Ese mismo tipo de actitud corporativa parece estar en expansión a otras áreas de la empresa. Ayer nos enterábamos que Google va a cesar el desarrollo de la app de gMail para Blackberry. Si a esa pequeña noticia sumamos el fiasco de la App del mismo servicio para iPhone se puede inferir, sin quemar demasiadas sinapsis en el proceso, que poco le importa a los de Mountain View cualquier cosa que no sea android.
Siguiendo con el listado de decisiones, no puedo dejar de lado la de comenzar a cobrar a los desarrolladores por el uso de Google Maps.
Estas cosas parecen estar en flagrante contradicción con las estrategias de la empresa de hace tan solo un par de años. Construida sobre un modelo de apertura y colaboración, con el objetivo de acercar la información a la gente, Google logró posicionarse como el gigante tecnológico que es.

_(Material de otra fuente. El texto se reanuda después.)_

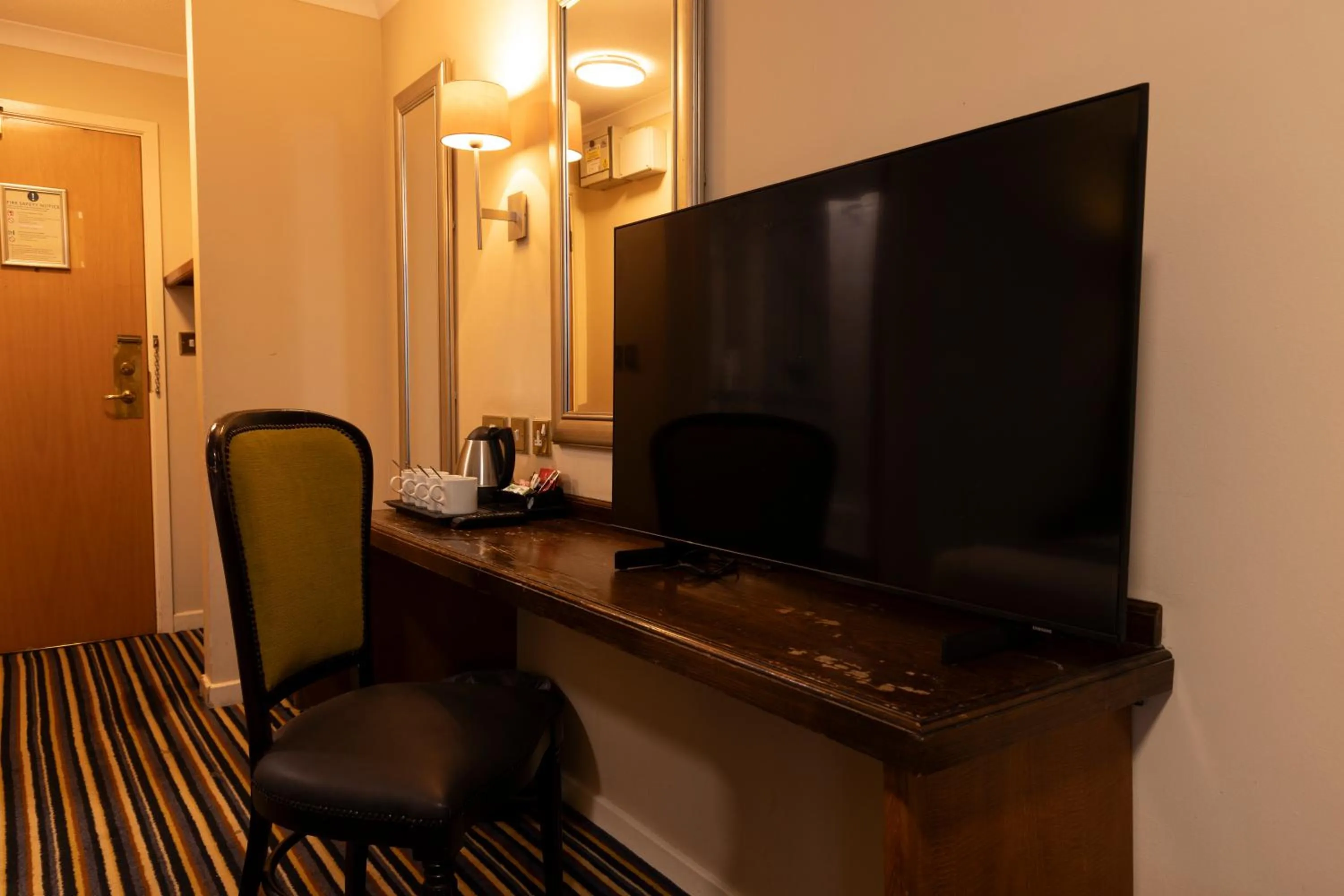 TV and multimedia in Weathervane Hotel by Greene King Inns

Como bien describe Mariano: “en internet somos simples peones y le dimos las llaves del reino a Google“.
Claramente entendieron el negocio de la web antes y mejor que nadie. Pero no sucedió lo mismo con los dispositivos mobiles ni con las redes sociales.
Debe ser muy difícil para una corporación cuya cultura supone ser la punta de lanza, adaptarse a trabajar a la sombra de otros. No tanto en negocio, si en innovación y desarrollo.

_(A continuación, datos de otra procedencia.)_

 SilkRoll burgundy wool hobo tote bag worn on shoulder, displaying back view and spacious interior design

Tal vez sea por estar en esa incómoda posición que la empresa se ha vuelto tan agresiva. Pasó de una cuota de codicia saludable, del “querer hacer más y mejor” a “querer eliminar todo lo que no sea Google“. Por eso fuerzan a que todo sea +1 (usando su poder más grande el de los resultados de búsqueda para apalancarlo), plus (te quitan toda forma de compartir, por ejemplo del reader, te reemplazan todo por Plus) y android (lisiando funcionalidades de servicios para otros dispositivos mobiles).

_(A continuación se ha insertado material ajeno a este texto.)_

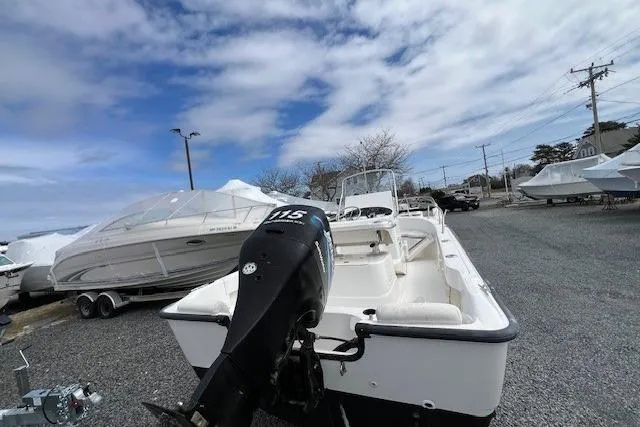 Slide: The Image of 2005 Boston Whaler 190 Nantucket boat with outboard motor, parked on gravel lot. - 12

Claro que el timing no es el más apropiado. Con sendas demandas antimonopólicas acumulándose en el horizontes, cual cumulo-nimbus que anuncian tormentas venideras, entrar en actitudes abiertamente beligerantes no parece ser muy inteligente.
Es ahí donde claramente se ve una voracidad insana. Tal vez sea la crisis de la mediana edad, como describe el New York Times, la que empuja a ir por más, en palabras del propio Larry Page:
“Ever since taking over as C.E.O., I have focused much of my energy on increasing Google’s velocity and execution, and we’re beginning to see results,”
La guerra de patentes, la eliminación de servicios, la consolidación de su posición, todo indica que ya es una corporación madura, en el peor de los sentidos.
No se cuanto tiempo más podrá mantener Google su motto “do no evil” sin que parezca enteramente una ironía.